Organizes our mind. Memories are filed; wild emotions are processed. learning is solidified.
A reset. Everything should get rebalanced the way it supposed to operate.
Regarding booze... It's a Tier 1 Disruptor of this (it makes blue screens at night and caffeine later in the day look like amateurs).
Glutamate- the Pooh Bear neurotransmitter is flooded when we drink. Which is why it's so dang calming and makes us crash.
It works initially- you fall asleep hard- but because your body is over correcting with Adrenaline and Cortisol:
You get:
lighter sleep
more wake-ups
less REM
All the good stuff that is supposed to happen and needs to happen while you sleep is basically put on hold... your body and brain has put all its effort into balancing what the red wine did to you.
Which is why you might:
wake up at 3am
feel wired but exhausted
feel like you didn’t really sleep
We talk about sleep more here, and how important it is. Just know, your body needs to reset.

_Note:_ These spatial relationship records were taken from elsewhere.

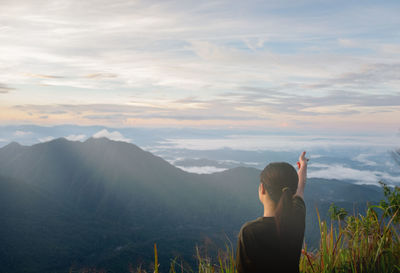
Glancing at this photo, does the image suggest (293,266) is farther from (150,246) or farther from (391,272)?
(150,246)

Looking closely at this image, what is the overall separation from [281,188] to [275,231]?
0.45 metres

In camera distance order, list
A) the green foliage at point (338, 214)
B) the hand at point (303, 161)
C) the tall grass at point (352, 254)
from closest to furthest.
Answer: the hand at point (303, 161)
the tall grass at point (352, 254)
the green foliage at point (338, 214)

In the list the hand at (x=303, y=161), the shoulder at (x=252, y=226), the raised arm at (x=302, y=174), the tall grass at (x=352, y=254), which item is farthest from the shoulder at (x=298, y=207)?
the tall grass at (x=352, y=254)

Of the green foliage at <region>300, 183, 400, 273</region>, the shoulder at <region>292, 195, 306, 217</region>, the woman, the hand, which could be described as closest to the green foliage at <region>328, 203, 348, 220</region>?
the green foliage at <region>300, 183, 400, 273</region>

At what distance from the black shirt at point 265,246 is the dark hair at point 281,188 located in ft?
0.25

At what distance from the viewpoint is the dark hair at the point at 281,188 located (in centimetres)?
343

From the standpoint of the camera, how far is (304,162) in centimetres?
492

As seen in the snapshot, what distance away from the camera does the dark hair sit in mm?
3428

Alcohol throws a huge wrench into that. Even a couple drinks.
2. Blood Sugar Instability = Energy Swings
Your body runs on sugar(energy).
Think of your body like a kitchen with one worker.

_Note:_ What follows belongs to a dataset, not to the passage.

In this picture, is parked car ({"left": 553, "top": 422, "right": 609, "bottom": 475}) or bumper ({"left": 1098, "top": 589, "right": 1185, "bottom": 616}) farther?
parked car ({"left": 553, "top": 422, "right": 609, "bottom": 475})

Normally, the worker keeps everything steady. But when alcohol comes in, that worker has to drop everything he or she is doing and deal with this demanding customer. So, while that happens... no one is watching your sugar levels, and your energy starts to drop.
Do you think the body lets this happens?
Of course not! It hits the panic button and does its job...

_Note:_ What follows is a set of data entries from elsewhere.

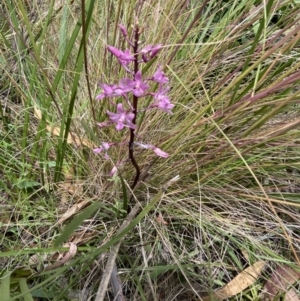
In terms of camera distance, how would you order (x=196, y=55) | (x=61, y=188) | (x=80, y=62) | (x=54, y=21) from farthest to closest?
(x=54, y=21)
(x=196, y=55)
(x=61, y=188)
(x=80, y=62)

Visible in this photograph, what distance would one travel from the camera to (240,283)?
3.15ft

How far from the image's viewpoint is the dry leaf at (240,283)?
947 millimetres

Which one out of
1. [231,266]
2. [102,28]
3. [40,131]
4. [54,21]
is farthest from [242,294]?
[54,21]

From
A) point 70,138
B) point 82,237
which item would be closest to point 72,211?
point 82,237

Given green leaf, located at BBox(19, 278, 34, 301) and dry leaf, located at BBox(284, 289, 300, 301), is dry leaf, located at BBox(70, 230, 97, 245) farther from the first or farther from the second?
dry leaf, located at BBox(284, 289, 300, 301)

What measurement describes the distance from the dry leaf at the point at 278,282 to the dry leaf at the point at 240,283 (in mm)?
36

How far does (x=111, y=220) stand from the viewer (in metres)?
0.97

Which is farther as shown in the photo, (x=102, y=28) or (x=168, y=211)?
(x=102, y=28)

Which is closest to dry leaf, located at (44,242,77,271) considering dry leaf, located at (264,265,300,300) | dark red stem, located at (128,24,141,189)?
dark red stem, located at (128,24,141,189)

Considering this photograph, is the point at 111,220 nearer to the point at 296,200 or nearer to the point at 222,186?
the point at 222,186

You don’t feel “blood sugar issues.”
You feel like your energy isn’t steady anymore.
3. Dehydration (Even Small Amounts)
Alcohol is a diuretic.
It tells your body to let go of water instead of holding onto it (pee a lot when you drink?)
Water is really important to how our bodies function Here are 4 of many:
Your Heart Has to Work Harder.
Less fluid=less blood volume. Our blood plasma (think of plasma as a river, blood cells as boats carrying all the good stuff- they work together) is made up of about 90% of water.
When this is reduced, the heart has to work harder to move less.
Lower blood volume = less oxygen to cells
The boats carrying all of the good stuff? That's oxygen and nutrients. Less of those reaching your brain and muscles- you feel tired.
Electrolytes can't do their job.
Water carries electrolytes (think sodium/potassium). When you are low on these guys,
nerve signals slow down and muscles can't do their thing as efficiently. Sluggish, weak...
Energy production inside cells gets less efficient
Water is critical for the chemical reactions that create ATP. Science word: Adenosine Triphosphate. Our description: little battery packs that we use in real time to do everything.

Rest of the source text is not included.